Exposure to a common antidepressant alters crayfish behavior and has potential subsequent ecosystem impacts

Abstract

AbstractPharmaceuticals are ubiquitous in aquatic environments, yet little is known regarding their impacts on ecological processes. Selective serotonin reuptake inhibitors (SSRIs) are frequently prescribed human antidepressants and have been shown to alter crayfish behavior. These behavioral alterations are particularly relevant as crayfish play a central role in freshwater ecosystems and often reach high biomass in anthropogenically influenced environments commonly exposed to pharmaceutical contamination. Using a 14‐d artificial stream experiment, we exposed spinycheek crayfish (Faxonius limosus) to citalopram, a common SSRI, at an environmentally realistic concentration (0.5 µg/L). We used a Y‐shaped flume to quantify the effects of SSRI exposure on crayfish behavior and food/conspecific preference. We also tested the interacting effects of citalopram and crayfish on habitat‐specific and whole‐stream ecosystem functions and biomass. Crayfish exposed to SSRIs exhibited increased boldness (time to emerge from shelters; P < 0.05) and spent more time orienting to food resources than nonexposed crayfish. Crayfish increased water column chlorophyll a (P < 0.01) and benthic organic matter (P = 0.03).
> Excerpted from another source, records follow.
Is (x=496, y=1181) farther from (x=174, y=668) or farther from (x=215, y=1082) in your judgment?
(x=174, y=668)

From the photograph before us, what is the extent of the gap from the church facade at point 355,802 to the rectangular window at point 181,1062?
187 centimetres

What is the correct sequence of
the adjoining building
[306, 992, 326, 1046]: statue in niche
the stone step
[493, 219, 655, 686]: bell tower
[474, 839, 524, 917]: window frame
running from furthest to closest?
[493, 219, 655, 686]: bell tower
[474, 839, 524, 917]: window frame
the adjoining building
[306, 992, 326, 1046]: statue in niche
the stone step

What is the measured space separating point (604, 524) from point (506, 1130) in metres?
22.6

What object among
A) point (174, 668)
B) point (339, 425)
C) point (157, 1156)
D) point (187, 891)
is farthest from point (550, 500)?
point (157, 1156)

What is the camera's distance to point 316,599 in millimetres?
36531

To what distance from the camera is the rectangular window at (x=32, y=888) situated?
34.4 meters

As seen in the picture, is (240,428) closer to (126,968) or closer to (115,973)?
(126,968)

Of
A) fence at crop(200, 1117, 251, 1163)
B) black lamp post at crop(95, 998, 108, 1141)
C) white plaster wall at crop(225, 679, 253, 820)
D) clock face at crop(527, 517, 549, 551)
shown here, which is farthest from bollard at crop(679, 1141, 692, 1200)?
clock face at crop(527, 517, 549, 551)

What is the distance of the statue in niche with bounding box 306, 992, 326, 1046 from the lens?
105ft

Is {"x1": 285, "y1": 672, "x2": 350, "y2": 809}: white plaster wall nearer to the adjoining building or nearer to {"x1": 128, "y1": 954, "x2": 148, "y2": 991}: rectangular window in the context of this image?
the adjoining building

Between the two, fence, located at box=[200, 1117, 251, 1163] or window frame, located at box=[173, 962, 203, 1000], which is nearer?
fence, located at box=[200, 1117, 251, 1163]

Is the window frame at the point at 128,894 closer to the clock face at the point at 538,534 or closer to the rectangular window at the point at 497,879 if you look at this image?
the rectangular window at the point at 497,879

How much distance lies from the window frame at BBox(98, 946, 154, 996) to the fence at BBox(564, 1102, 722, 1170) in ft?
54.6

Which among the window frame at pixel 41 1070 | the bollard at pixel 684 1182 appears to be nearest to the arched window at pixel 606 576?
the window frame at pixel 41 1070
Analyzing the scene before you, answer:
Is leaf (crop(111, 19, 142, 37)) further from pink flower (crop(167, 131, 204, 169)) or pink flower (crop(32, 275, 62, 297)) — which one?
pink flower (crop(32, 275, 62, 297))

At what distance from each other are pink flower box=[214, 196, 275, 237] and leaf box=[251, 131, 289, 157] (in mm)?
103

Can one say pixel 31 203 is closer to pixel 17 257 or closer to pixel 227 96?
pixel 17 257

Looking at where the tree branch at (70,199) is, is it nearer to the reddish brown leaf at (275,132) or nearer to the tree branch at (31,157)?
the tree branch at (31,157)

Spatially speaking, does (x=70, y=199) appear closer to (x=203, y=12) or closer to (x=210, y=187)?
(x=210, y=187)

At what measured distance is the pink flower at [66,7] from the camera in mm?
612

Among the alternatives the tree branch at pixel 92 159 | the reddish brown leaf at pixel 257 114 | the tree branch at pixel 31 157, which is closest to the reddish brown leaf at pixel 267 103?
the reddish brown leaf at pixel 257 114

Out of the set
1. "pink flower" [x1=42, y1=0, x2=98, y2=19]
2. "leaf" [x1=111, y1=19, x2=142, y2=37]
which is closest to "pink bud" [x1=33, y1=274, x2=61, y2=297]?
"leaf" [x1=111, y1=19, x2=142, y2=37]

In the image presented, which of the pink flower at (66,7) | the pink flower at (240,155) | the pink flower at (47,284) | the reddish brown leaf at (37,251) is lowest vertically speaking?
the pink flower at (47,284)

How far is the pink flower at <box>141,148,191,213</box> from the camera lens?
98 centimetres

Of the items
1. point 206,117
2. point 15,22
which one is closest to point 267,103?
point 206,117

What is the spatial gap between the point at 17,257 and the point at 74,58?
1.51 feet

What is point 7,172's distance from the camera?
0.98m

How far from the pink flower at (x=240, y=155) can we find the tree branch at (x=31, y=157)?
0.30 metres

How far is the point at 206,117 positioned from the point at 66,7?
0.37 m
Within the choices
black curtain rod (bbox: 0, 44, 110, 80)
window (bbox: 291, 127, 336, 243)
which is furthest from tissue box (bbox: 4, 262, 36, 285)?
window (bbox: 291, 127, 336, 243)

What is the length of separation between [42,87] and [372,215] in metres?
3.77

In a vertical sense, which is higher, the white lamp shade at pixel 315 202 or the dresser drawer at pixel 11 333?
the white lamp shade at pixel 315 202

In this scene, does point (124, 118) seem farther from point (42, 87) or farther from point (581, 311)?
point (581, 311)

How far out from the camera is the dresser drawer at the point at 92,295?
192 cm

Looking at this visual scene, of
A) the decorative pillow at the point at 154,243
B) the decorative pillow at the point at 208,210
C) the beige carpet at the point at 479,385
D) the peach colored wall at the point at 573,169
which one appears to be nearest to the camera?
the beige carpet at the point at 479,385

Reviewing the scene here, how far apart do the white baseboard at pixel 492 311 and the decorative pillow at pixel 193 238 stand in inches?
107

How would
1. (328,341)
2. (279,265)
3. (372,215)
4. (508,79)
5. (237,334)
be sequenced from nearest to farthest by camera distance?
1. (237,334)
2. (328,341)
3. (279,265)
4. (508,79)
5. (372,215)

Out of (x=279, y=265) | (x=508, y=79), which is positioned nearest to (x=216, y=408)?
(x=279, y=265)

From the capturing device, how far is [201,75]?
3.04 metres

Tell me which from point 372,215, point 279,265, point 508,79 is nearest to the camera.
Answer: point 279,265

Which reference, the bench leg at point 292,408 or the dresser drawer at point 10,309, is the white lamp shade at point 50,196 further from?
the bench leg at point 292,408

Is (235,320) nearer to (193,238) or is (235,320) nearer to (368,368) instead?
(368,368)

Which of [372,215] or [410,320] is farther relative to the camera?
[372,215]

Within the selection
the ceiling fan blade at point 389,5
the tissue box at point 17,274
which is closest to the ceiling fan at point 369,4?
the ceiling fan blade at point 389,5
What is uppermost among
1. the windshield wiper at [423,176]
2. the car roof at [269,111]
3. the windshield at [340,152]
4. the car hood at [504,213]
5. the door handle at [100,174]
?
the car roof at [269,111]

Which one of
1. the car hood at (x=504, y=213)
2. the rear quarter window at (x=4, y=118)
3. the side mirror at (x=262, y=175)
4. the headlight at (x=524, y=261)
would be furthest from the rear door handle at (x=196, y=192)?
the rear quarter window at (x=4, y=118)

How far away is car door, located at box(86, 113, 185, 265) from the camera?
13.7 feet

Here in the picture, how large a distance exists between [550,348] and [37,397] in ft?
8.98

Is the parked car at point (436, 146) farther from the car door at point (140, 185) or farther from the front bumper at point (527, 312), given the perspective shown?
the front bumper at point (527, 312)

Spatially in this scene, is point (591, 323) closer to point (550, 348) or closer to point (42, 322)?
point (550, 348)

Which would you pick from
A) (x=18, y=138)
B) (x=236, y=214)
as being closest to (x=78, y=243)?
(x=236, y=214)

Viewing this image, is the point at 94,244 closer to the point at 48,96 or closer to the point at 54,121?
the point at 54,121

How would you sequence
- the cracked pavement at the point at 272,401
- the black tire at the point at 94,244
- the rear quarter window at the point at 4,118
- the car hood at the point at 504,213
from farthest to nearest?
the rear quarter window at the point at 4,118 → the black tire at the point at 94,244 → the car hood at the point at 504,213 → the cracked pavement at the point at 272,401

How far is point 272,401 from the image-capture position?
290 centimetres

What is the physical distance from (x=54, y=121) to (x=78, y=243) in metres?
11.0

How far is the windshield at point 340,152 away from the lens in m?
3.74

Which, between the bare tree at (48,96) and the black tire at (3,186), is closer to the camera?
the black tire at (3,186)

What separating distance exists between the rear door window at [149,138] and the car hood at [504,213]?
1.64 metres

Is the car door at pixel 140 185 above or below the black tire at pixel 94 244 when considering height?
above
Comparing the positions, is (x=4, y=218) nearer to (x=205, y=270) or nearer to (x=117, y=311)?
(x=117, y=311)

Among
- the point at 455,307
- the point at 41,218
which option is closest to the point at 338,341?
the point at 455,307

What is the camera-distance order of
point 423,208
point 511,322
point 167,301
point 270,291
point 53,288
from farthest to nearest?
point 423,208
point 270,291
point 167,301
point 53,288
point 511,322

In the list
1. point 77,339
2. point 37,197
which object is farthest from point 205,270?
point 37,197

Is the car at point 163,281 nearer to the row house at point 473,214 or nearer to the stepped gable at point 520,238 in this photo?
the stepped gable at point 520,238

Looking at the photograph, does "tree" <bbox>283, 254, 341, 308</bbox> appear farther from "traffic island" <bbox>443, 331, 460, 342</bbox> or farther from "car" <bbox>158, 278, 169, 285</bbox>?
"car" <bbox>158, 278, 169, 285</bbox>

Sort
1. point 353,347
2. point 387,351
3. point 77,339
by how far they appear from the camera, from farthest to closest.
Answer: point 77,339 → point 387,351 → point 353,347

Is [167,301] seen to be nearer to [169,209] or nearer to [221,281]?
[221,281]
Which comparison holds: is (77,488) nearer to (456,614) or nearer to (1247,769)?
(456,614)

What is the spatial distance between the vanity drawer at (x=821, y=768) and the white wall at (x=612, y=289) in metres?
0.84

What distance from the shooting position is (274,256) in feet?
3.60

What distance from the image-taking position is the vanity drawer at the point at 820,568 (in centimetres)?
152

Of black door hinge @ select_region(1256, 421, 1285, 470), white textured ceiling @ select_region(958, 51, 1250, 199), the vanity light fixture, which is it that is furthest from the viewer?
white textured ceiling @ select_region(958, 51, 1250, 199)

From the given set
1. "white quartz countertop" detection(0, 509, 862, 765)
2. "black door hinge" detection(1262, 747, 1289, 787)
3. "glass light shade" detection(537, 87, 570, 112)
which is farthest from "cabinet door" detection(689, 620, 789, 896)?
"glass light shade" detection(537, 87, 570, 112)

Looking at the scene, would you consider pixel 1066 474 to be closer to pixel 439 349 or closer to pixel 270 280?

Furthermore, crayfish potentially increased water column respiration (P = 0.09) and potentially decreased nitrate uptake (P = 0.05). SSRI exposure exhibited a potential effect of decreasing benthic chlorophyll a (P = 0.07), but there were no significant CRAY+SSRI interactions. Neither crayfish nor SSRI treatments affected whole‐stream metabolism. These results suggest that citalopram has the potential to affect algal biomass but did not affect ecosystem functioning. However, alterations to crayfish behavior driven by SSRI exposure could lead to subsequent ecosystem‐level effects as crayfish did affect various response metrics. We were unable to detect the effects of altered crayfish behavior at the ecosystem scale during our study, likely due to the short time frame (2 weeks) of our experiment. Further work is needed to quantify longer‐term ecosystem consequences of sublethal effects of pharmaceuticals, but these results show that ecological responses to pharmaceuticals should consider the entire ecosystem.